Spreuken 7 VB
1. Mijn zoon, bewaar mijn woorden, berg mijn onderricht op in je hart,
2. volg mijn lessen op, dan zul je leven. Bewaar ze als je oogappel,
3. bind ze om je vingers, schrijf ze in je hart.
4. Zeg tegen Wijsheid: 'Jij bent mijn zuster' en noem Inzicht je hartsvriendin.
5. Zij zullen je behoeden voor overspelige vrouwen, voor de onbekende die jou met gladde praatjes vleit.
6. Ik keek eens uit het raam van mijn huis, keek tussen het latwerk door naar buiten.

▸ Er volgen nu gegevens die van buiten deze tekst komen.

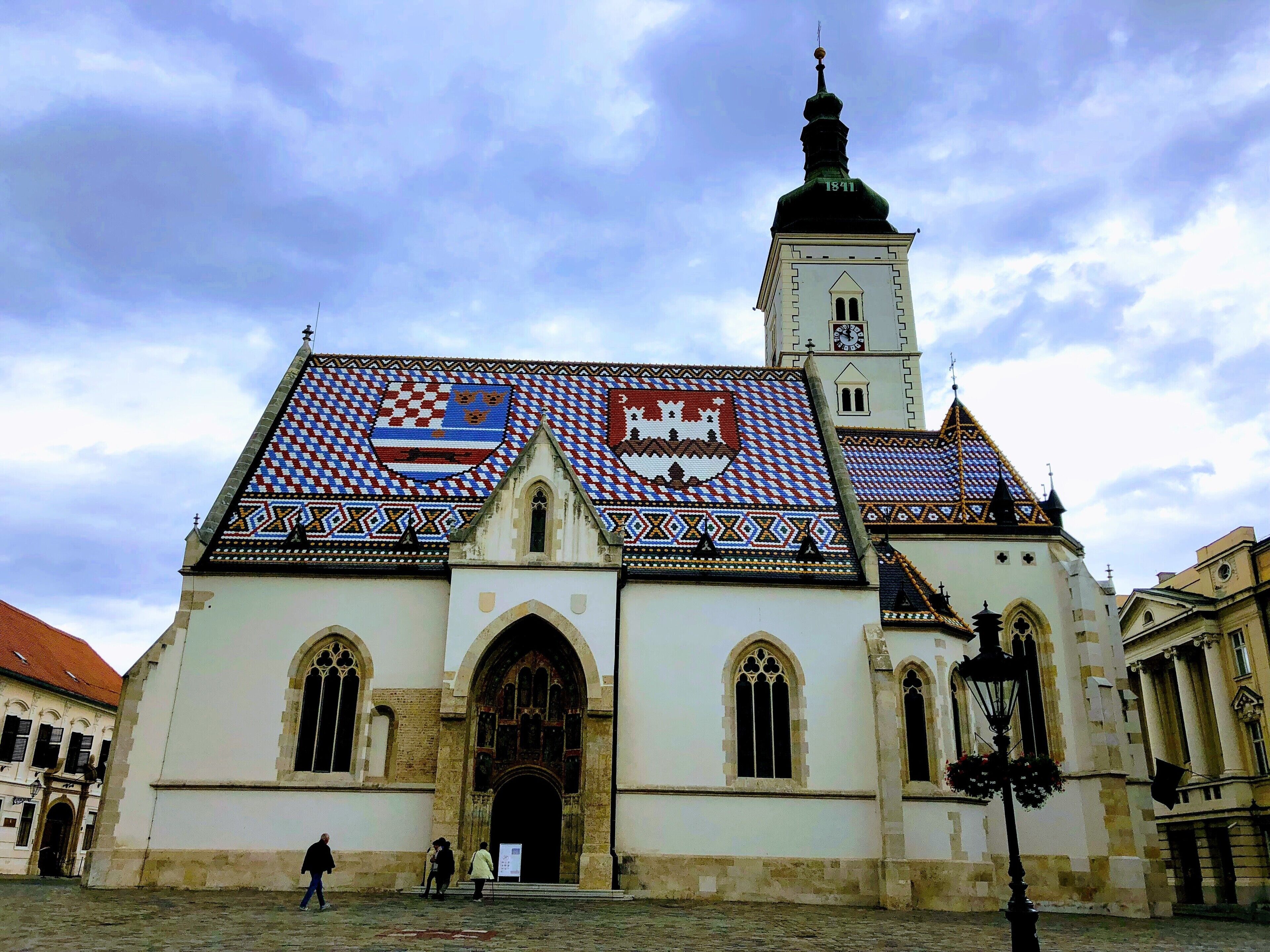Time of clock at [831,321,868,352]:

7. Ik zag daar een aantal argeloze jongemannen, en onder hen een zonder verstand,
8. die de straat uitliep, naar de hoek waar zij woont, en de richting van haar huis insloeg,
9. in de schemering, aan het eind van de dag, op het moment dat de duisternis valt.
10. En kijk, een vrouw kwam hem tegemoet, uitdagend gekleed, met kwaad in de zin –
11. een luidruchtige, ongezeglijke vrouw, die nooit rustig thuis blijft zitten.
12. Nu eens is ze op straat, dan weer op het plein, steeds staat ze op de straathoeken op de loer –
13. Ze greep hem beet en kuste hem. Met een brutaal gezicht zei ze tegen hem:
14. "Ik heb juist mijn vredeoffers gebracht, vandaag heb ik mijn geloften ingelost.
15. Daarom ben ik je buiten tegemoet gegaan om je te zoeken, en ik heb je gevonden.
16. Ik heb prachtige dekens op mijn bed gelegd, met lakens van fijn, Egyptisch linnen.
17. Ik heb mijn bed geparfumeerd met mirre, aloë en kaneel.
18. Kom, laten we dronken worden van liefde, tot de ochtend heerlijk genieten van elkaar.
19. Want mijn man is niet thuis, hij maakt een verre reis.
20. Hij heeft een buidel met geld meegenomen, en komt pas terug op het feest van nieuwemaan."
21. Ze haalde hem over met haar stortvloed van woorden, met vleiende woordjes praatte zij hem om.
22. Willoos liep hij met haar mee – als een rund dat naar de slachter gebracht wordt, als een dwaas in de boeien die naar zijn straf wordt geleid –
23. totdat een pijl zijn lever doorboort. Hij is als een vogel die het vangnet in vliegt en niet beseft dat het hem zijn leven kost.
24. Mijn zonen, luister dus naar mij, schenk aandacht aan de woorden van mijn mond.
25. Laat je hart niet afdwalen naar haar wegen, dool niet op haar paden rond,
26. want ze heeft al velen verslagen en geveld, talloze slachtoffers de dood in gejaagd.
27. Haar huis is een weg naar de dood, een weg die afdaalt tot diep in het dodenrijk.